Dataset records:
□ □ □ □ □ □ □

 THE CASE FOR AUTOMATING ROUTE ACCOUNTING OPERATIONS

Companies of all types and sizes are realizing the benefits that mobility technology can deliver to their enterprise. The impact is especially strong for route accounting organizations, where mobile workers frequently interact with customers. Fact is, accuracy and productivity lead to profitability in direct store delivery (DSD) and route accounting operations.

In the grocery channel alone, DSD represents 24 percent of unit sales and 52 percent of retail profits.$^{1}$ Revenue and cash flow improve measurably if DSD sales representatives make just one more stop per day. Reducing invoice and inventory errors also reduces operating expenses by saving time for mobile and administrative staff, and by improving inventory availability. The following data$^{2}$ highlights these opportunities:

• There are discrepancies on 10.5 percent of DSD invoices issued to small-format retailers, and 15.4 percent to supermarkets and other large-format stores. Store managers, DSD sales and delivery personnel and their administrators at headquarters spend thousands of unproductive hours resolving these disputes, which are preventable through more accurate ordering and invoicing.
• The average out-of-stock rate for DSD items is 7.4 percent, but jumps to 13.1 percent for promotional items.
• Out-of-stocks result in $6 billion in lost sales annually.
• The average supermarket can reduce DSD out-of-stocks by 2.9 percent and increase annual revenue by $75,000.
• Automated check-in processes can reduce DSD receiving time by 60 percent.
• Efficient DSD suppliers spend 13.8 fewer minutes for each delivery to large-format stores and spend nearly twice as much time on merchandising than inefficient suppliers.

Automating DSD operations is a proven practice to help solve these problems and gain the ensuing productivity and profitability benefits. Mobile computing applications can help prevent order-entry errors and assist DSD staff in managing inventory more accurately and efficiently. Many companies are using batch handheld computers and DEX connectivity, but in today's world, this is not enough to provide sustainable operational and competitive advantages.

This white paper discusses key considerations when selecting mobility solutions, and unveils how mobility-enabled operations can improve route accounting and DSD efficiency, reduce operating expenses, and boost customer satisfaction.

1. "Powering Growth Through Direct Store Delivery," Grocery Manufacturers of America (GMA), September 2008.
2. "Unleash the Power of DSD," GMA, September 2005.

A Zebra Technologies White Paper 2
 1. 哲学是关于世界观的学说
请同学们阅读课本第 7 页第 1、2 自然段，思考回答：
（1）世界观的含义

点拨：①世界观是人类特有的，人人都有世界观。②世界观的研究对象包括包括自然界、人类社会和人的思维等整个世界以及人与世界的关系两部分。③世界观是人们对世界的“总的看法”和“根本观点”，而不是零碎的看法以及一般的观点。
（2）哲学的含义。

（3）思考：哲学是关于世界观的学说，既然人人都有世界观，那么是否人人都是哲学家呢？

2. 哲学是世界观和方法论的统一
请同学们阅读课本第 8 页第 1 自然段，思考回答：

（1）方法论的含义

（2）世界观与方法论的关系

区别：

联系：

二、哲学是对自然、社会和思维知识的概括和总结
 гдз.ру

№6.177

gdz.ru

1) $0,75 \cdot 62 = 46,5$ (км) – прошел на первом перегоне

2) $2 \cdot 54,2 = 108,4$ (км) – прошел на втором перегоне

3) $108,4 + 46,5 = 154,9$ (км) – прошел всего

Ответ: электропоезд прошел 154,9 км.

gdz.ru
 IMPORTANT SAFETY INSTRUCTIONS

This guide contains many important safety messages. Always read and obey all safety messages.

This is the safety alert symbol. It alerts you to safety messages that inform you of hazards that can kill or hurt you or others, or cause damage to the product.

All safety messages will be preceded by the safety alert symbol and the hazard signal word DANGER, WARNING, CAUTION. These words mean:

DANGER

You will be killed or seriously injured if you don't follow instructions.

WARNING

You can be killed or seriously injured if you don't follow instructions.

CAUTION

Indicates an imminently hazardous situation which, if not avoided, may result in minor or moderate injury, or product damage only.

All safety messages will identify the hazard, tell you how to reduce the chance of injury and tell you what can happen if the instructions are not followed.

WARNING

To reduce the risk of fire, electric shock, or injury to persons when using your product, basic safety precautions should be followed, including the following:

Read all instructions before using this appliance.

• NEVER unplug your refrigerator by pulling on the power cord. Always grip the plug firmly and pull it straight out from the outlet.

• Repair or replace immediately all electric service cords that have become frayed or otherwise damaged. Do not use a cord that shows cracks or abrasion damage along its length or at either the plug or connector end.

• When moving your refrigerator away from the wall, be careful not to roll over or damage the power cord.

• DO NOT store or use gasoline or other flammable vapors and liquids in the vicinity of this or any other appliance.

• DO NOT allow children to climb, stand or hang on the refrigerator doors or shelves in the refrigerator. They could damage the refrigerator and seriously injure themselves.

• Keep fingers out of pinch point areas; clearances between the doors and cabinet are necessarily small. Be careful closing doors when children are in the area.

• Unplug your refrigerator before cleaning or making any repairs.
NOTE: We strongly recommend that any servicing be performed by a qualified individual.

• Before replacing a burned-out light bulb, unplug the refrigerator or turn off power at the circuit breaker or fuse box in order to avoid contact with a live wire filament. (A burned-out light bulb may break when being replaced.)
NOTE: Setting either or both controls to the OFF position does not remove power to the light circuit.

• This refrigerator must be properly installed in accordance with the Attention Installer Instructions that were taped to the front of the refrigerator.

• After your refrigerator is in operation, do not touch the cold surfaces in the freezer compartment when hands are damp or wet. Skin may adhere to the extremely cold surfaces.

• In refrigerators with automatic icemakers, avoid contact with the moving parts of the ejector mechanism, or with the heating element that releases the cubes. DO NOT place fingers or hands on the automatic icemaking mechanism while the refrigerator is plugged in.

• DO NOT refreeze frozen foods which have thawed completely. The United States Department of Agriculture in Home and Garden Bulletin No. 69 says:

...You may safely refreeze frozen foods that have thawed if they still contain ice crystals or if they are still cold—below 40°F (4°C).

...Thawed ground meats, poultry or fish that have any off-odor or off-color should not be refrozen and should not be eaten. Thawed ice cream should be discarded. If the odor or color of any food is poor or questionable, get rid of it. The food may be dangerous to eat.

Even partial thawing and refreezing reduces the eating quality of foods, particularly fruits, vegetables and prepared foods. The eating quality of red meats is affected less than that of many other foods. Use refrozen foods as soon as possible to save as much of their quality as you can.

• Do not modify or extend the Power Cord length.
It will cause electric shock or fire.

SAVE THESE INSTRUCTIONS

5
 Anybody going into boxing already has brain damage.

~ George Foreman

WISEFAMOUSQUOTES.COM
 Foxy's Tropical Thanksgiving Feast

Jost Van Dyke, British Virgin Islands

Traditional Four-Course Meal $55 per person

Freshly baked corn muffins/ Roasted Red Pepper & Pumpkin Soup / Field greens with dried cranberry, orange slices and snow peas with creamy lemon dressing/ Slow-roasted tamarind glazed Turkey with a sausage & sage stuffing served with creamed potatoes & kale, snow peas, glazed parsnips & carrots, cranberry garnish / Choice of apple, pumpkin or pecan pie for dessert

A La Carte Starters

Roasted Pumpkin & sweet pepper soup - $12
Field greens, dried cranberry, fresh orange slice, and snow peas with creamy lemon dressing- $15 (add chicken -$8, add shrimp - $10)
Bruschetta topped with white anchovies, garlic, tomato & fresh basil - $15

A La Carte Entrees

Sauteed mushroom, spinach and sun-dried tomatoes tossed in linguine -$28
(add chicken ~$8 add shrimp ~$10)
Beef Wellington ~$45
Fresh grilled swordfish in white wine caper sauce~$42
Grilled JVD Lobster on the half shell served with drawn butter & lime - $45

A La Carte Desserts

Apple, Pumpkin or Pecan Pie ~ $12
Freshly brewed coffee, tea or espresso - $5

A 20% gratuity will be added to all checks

□ □ □ □ □ □ □

Problem description: The lines above should be printed again, exactly as they are.

Written answer:
 THE CASE FOR AUTOMATING ROUTE ACCOUNTING OPERATIONS

Companies of all types and sizes are realizing the benefits that mobility technology can deliver to their enterprise. The impact is especially strong for route accounting organizations, where mobile workers frequently interact with customers. Fact is, accuracy and productivity lead to profitability in direct store delivery (DSD) and route accounting operations.

In the grocery channel alone, DSD represents 24 percent of unit sales and 52 percent of retail profits.$^{1}$ Revenue and cash flow improve measurably if DSD sales representatives make just one more stop per day. Reducing invoice and inventory errors also reduces operating expenses by saving time for mobile and administrative staff, and by improving inventory availability. The following data$^{2}$ highlights these opportunities:

• There are discrepancies on 10.5 percent of DSD invoices issued to small-format retailers, and 15.4 percent to supermarkets and other large-format stores. Store managers, DSD sales and delivery personnel and their administrators at headquarters spend thousands of unproductive hours resolving these disputes, which are preventable through more accurate ordering and invoicing.
• The average out-of-stock rate for DSD items is 7.4 percent, but jumps to 13.1 percent for promotional items.
• Out-of-stocks result in $6 billion in lost sales annually.
• The average supermarket can reduce DSD out-of-stocks by 2.9 percent and increase annual revenue by $75,000.
• Automated check-in processes can reduce DSD receiving time by 60 percent.
• Efficient DSD suppliers spend 13.8 fewer minutes for each delivery to large-format stores and spend nearly twice as much time on merchandising than inefficient suppliers.

Automating DSD operations is a proven practice to help solve these problems and gain the ensuing productivity and profitability benefits. Mobile computing applications can help prevent order-entry errors and assist DSD staff in managing inventory more accurately and efficiently. Many companies are using batch handheld computers and DEX connectivity, but in today's world, this is not enough to provide sustainable operational and competitive advantages.

This white paper discusses key considerations when selecting mobility solutions, and unveils how mobility-enabled operations can improve route accounting and DSD efficiency, reduce operating expenses, and boost customer satisfaction.

1. "Powering Growth Through Direct Store Delivery," Grocery Manufacturers of America (GMA), September 2008.
2. "Unleash the Power of DSD," GMA, September 2005.

A Zebra Technologies White Paper 2
 1. 哲学是关于世界观的学说
请同学们阅读课本第 7 页第 1、2 自然段，思考回答：
（1）世界观的含义

点拨：①世界观是人类特有的，人人都有世界观。②世界观的研究对象包括包括自然界、人类社会和人的思维等整个世界以及人与世界的关系两部分。③世界观是人们对世界的“总的看法”和“根本观点”，而不是零碎的看法以及一般的观点。
（2）哲学的含义。

（3）思考：哲学是关于世界观的学说，既然人人都有世界观，那么是否人人都是哲学家呢？

2. 哲学是世界观和方法论的统一
请同学们阅读课本第 8 页第 1 自然段，思考回答：

（1）方法论的含义

（2）世界观与方法论的关系

区别：

联系：

二、哲学是对自然、社会和思维知识的概括和总结
 гдз.ру

№6.177

gdz.ru

1) $0,75 \cdot 62 = 46,5$ (км) – прошел на первом перегоне

2) $2 \cdot 54,2 = 108,4$ (км) – прошел на втором перегоне

3) $108,4 + 46,5 = 154,9$ (км) – прошел всего

Ответ: электропоезд прошел 154,9 км.

gdz.ru
 IMPORTANT SAFETY INSTRUCTIONS

This guide contains many important safety messages. Always read and obey all safety messages.

This is the safety alert symbol. It alerts you to safety messages that inform you of hazards that can kill or hurt you or others, or cause damage to the product.

All safety messages will be preceded by the safety alert symbol and the hazard signal word DANGER, WARNING, CAUTION. These words mean:

DANGER

You will be killed or seriously injured if you don't follow instructions.

WARNING

You can be killed or seriously injured if you don't follow instructions.

CAUTION

Indicates an imminently hazardous situation which, if not avoided, may result in minor or moderate injury, or product damage only.

All safety messages will identify the hazard, tell you how to reduce the chance of injury and tell you what can happen if the instructions are not followed.

WARNING

To reduce the risk of fire, electric shock, or injury to persons when using your product, basic safety precautions should be followed, including the following:

Read all instructions before using this appliance.

• NEVER unplug your refrigerator by pulling on the power cord. Always grip the plug firmly and pull it straight out from the outlet.

• Repair or replace immediately all electric service cords that have become frayed or otherwise damaged. Do not use a cord that shows cracks or abrasion damage along its length or at either the plug or connector end.

• When moving your refrigerator away from the wall, be careful not to roll over or damage the power cord.

• DO NOT store or use gasoline or other flammable vapors and liquids in the vicinity of this or any other appliance.

• DO NOT allow children to climb, stand or hang on the refrigerator doors or shelves in the refrigerator. They could damage the refrigerator and seriously injure themselves.

• Keep fingers out of pinch point areas; clearances between the doors and cabinet are necessarily small. Be careful closing doors when children are in the area.

• Unplug your refrigerator before cleaning or making any repairs.
NOTE: We strongly recommend that any servicing be performed by a qualified individual.

• Before replacing a burned-out light bulb, unplug the refrigerator or turn off power at the circuit breaker or fuse box in order to avoid contact with a live wire filament. (A burned-out light bulb may break when being replaced.)
NOTE: Setting either or both controls to the OFF position does not remove power to the light circuit.

• This refrigerator must be properly installed in accordance with the Attention Installer Instructions that were taped to the front of the refrigerator.

• After your refrigerator is in operation, do not touch the cold surfaces in the freezer compartment when hands are damp or wet. Skin may adhere to the extremely cold surfaces.

• In refrigerators with automatic icemakers, avoid contact with the moving parts of the ejector mechanism, or with the heating element that releases the cubes. DO NOT place fingers or hands on the automatic icemaking mechanism while the refrigerator is plugged in.

• DO NOT refreeze frozen foods which have thawed completely. The United States Department of Agriculture in Home and Garden Bulletin No. 69 says:

...You may safely refreeze frozen foods that have thawed if they still contain ice crystals or if they are still cold—below 40°F (4°C).

...Thawed ground meats, poultry or fish that have any off-odor or off-color should not be refrozen and should not be eaten. Thawed ice cream should be discarded. If the odor or color of any food is poor or questionable, get rid of it. The food may be dangerous to eat.

Even partial thawing and refreezing reduces the eating quality of foods, particularly fruits, vegetables and prepared foods. The eating quality of red meats is affected less than that of many other foods. Use refrozen foods as soon as possible to save as much of their quality as you can.

• Do not modify or extend the Power Cord length.
It will cause electric shock or fire.

SAVE THESE INSTRUCTIONS

5
 Anybody going into boxing already has brain damage.

~ George Foreman

WISEFAMOUSQUOTES.COM
 Foxy's Tropical Thanksgiving Feast

Jost Van Dyke, British Virgin Islands

Traditional Four-Course Meal $55 per person

Freshly baked corn muffins/ Roasted Red Pepper & Pumpkin Soup / Field greens with dried cranberry, orange slices and snow peas with creamy lemon dressing/ Slow-roasted tamarind glazed Turkey with a sausage & sage stuffing served with creamed potatoes & kale, snow peas, glazed parsnips & carrots, cranberry garnish / Choice of apple, pumpkin or pecan pie for dessert

A La Carte Starters

Roasted Pumpkin & sweet pepper soup - $12
Field greens, dried cranberry, fresh orange slice, and snow peas with creamy lemon dressing- $15 (add chicken -$8, add shrimp - $10)
Bruschetta topped with white anchovies, garlic, tomato & fresh basil - $15

A La Carte Entrees

Sauteed mushroom, spinach and sun-dried tomatoes tossed in linguine -$28
(add chicken ~$8 add shrimp ~$10)
Beef Wellington ~$45
Fresh grilled swordfish in white wine caper sauce~$42
Grilled JVD Lobster on the half shell served with drawn butter & lime - $45

A La Carte Desserts

Apple, Pumpkin or Pecan Pie ~ $12
Freshly brewed coffee, tea or espresso - $5

A 20% gratuity will be added to all checks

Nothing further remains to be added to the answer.